Che queste condotte siano anche reati, è questione che lasciamo ai tribunali. In tempi non sospetti avevamo espresso con chiarezza un giudizio sull’operato di Vendola (La parabola di Vendola e la giusta misura dello sfruttamento, novembre 2013) che non abbiamo ragione di modificare: perché quale che sia l’esito delle vicende giudiziarie, basterebbe la sola questione-ILVA a svelare il vero volto del rapporto fra Stato, imprenditoria privata e Mezzogiorno.

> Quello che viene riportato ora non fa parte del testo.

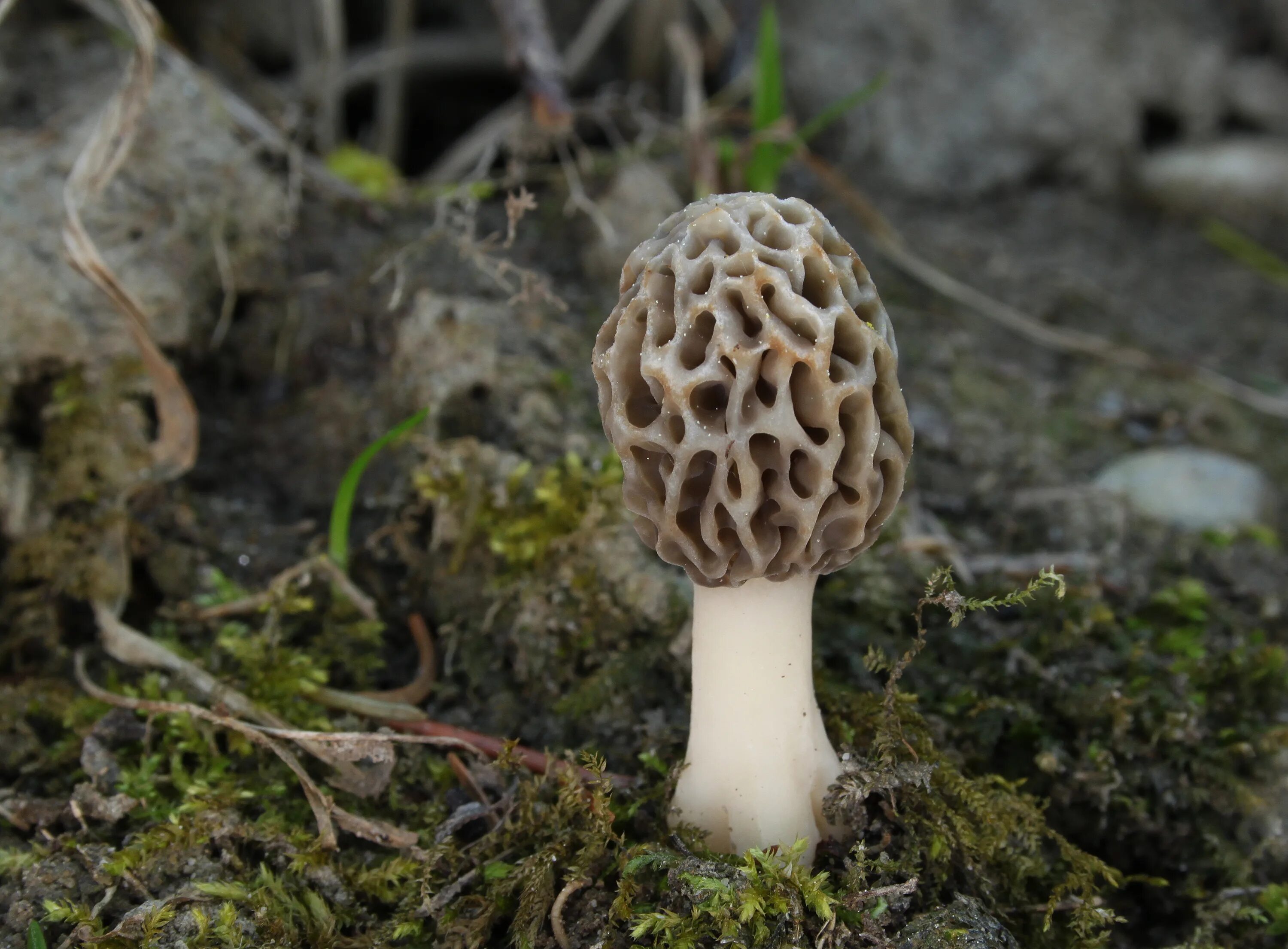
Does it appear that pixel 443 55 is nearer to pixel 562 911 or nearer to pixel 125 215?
pixel 125 215

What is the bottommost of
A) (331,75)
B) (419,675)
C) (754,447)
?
(419,675)

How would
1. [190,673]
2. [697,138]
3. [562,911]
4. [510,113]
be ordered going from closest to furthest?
[562,911] < [190,673] < [697,138] < [510,113]

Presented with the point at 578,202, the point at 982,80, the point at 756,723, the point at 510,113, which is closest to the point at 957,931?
the point at 756,723

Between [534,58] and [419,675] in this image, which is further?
[534,58]

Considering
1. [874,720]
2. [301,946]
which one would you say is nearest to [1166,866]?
[874,720]

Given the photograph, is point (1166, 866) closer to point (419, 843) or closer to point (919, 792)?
point (919, 792)

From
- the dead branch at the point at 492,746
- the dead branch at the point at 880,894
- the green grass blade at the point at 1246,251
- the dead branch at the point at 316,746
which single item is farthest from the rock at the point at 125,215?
the green grass blade at the point at 1246,251

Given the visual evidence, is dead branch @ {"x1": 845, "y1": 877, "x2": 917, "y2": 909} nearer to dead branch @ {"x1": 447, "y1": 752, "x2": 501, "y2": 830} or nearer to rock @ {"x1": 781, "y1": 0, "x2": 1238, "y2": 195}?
dead branch @ {"x1": 447, "y1": 752, "x2": 501, "y2": 830}
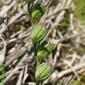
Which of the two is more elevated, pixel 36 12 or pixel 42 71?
pixel 36 12

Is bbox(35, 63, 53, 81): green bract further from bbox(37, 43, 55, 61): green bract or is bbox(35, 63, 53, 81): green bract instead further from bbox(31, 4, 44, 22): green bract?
bbox(31, 4, 44, 22): green bract

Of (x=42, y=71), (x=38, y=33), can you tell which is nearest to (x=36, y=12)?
(x=38, y=33)

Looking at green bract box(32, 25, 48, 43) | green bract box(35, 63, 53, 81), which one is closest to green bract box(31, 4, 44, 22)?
green bract box(32, 25, 48, 43)

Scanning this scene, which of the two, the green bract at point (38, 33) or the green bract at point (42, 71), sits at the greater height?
the green bract at point (38, 33)

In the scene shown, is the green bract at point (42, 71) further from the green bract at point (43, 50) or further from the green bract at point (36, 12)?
the green bract at point (36, 12)

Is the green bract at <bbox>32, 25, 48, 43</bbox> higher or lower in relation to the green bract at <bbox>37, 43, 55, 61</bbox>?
higher

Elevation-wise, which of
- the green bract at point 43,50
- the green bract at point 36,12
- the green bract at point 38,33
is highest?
the green bract at point 36,12

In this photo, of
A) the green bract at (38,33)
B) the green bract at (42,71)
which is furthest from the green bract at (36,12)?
the green bract at (42,71)

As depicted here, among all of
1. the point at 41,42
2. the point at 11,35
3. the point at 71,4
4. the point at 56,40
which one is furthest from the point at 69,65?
the point at 41,42

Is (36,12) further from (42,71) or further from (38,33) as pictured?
(42,71)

C’è un episodio che dovrebbe far riflettere. Il 5 ottobre 2012, 15.000 cittadine e cittadini liber@ e pensant@ con la propria testa sfilavano, nel corso di una fiaccolata a sostegno dell’ordinanza del gip Todisco, davanti alla sezione Sandro Pertini di SeL: nella quale i militanti vendoliani erano rinchiusi, impegnati in un torneo di burraco (per beneficenza, pare). Il giorno dopo iniziava a Taranto il tour politico con cui Matteo Renzi avviava la sua corsa, o forse la sua OPA ostile, alla segreteria del PD: ad ascoltarlo, nella sala di un rinomato hotel, erano in 300.